Despite these hurdles, the long-term trajectory points toward end-to-end systems becoming the dominant technology. Achieving this will likely require entirely new paradigms to address data scarcity and quality limitations. Or approaches that are not specifically designed for speech translation…
Rise of Generalist Models in Speech Translation
While specialist models for end-to-end or cascading systems remain the focus of research and commercial development, generalist models are paving a new path for speech translation. Generalist models, such as ChatGPT, are not specifically designed for speech translation but demonstrate excellent capabilities in conversational speech-to-speech translation. This trend underscores the broader evolution of AI toward versatile, all-encompassing systems that are accessible and widely applicable. And this might be the real future of speech translation: general systems outperforming systems designed for tackling speech translation. This will be a paradigm shift for the entire space. In my opinion a very plausible perspective.
Improvement of On-the-Edge Systems for Maximum Confidentiality
For speech recognition and speech translation cloud systems reign supreme today. However, the ability to deploy and run these systems on conventional computers, without data exchange, is steadily advancing. Significant efforts have been made by the community to reduce model sizes, enabling them to run on standard computers, even without specialized hardware. This trend is expected to continue, addressing critical concerns around data privacy and confidentiality.
While complex applications—such as a digital boothmate for professional interpreters or a speech translation system for immigration officials—may not yet be feasible to run on personal computers by 2025, this capability is on the horizon and approaching faster than we might expect.

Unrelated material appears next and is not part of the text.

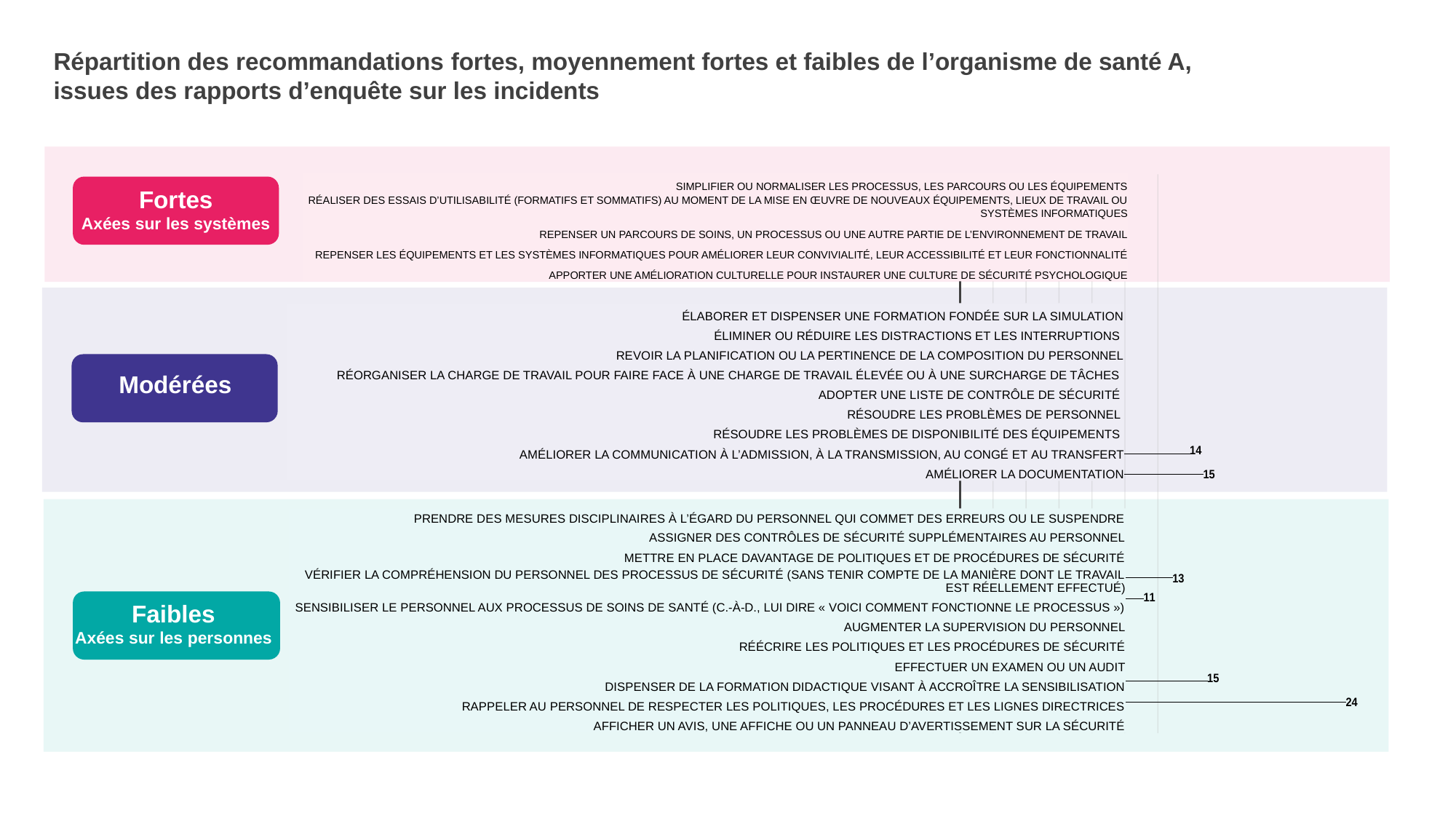
How many recommendations are listed in the Fortes section? 5 What value is shown for « Rappeler au personnel de respecter les politiques, les procédures et les lignes directrices »? 24 What value is shown for « Vérifier la compréhension du personnel des processus de sécurité »? 13 What value is shown for « Sensibiliser le personnel aux processus de soins de santé »? 11 What is the difference between the value for « Rappeler au personnel de respecter les politiques... » and the value for « Dispenser de la formation didactique... »? 9 What value is shown for « Dispenser de la formation didactique visant à accroître la sensibilisation »? 15 How many recommendations are listed in the Faibles section? 11 What kind of chart is shown on the slide? Bar chart What value is shown for « Améliorer la communication à l'admission, à la transmission, au congé et au transfert »? 14 Which recommendation has the highest value on the chart? Rappeler au personnel de respecter les politiques, les procédures et les lignes directrices What value is shown for « Améliorer la documentation » in the Modérées section? 15 Which is larger: the value for « Améliorer la documentation » or the value for « Améliorer la communication à l'admission... »? Améliorer la documentation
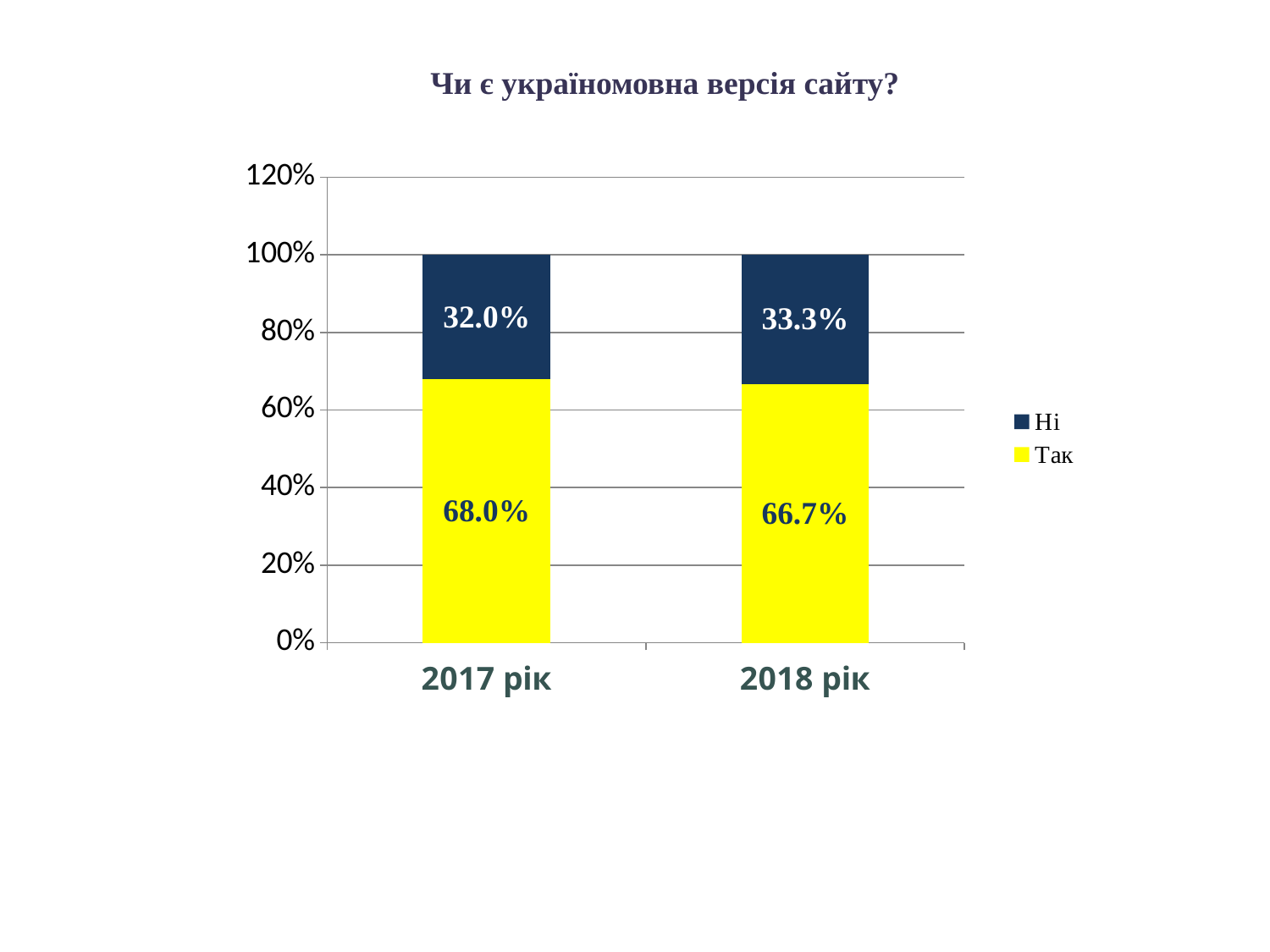
What is the value for "Ні" in 2018 рік? 33.3% What is the value for "Ні" in 2017 рік? 32.0% What is the value for "Так" in 2017 рік? 68.0% How many series does the legend list? 2 What is the difference between the "Так" values for 2017 рік and 2018 рік? 1.3% Is the "Ні" value for 2018 рік larger or smaller than the "Ні" value for 2017 рік? larger What is the value for "Так" in 2018 рік? 66.7% Which year has the lower value for "Ні"? 2017 рік What is the title of the chart? Чи є україномовна версія сайту? Which year has the higher value for "Так"? 2017 рік What kind of chart is shown on the slide? stacked bar chart How many categories are shown on the x axis? 2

New normal: Humans and Machines sharing the Stage of Multilingual Communication
Despite technological advancements, 2025 will not be the year that machine interpreting replaces human interpreters. As I wrote in multiple occasions, this dichotomy is premature and quite dull, at least for the short or middle term: even with AI on pair of humans, humans will not become obsolete in this space. AI speech applications are improving at light speed, but they are still not near to reach the performances of high-quality professionals. Therefore, machine interpreting will complement human expertise, expanding access to language services in contexts where human interpreters are unavailable, out of budget, or where performances are similar to average professionals. AI will be adopted by interpreters at large, both through generalist tools or through specialized CAI tools. If AI can support and enhance the daily work of people, it is an imperative to use it to the community benefits.
In summary, 2025 will bring exciting developments in machine interpreting, including the integration of LLMs and a stronger focus on real-world challenges. However, the full potential of these technologies will take years to materialize, and human interpreters will remain indispensable for high-quality communication in the foreseeable future.
With AI improving so rapidly, how do you think it will impact the skill sets required from human interpreters? Will there be a shift towards more technical expertise, or will the core interpreting skills remain at the forefront?
The skill sets will basically stay the same.
The rise of AI tools in interpretation is clear, but what challenges do you think lie ahead in blending machine efficiency with the human touch in complex, high-stakes settings like international summits? I’m curious about the future of collaboration between human interpreters and AI in these critical contexts.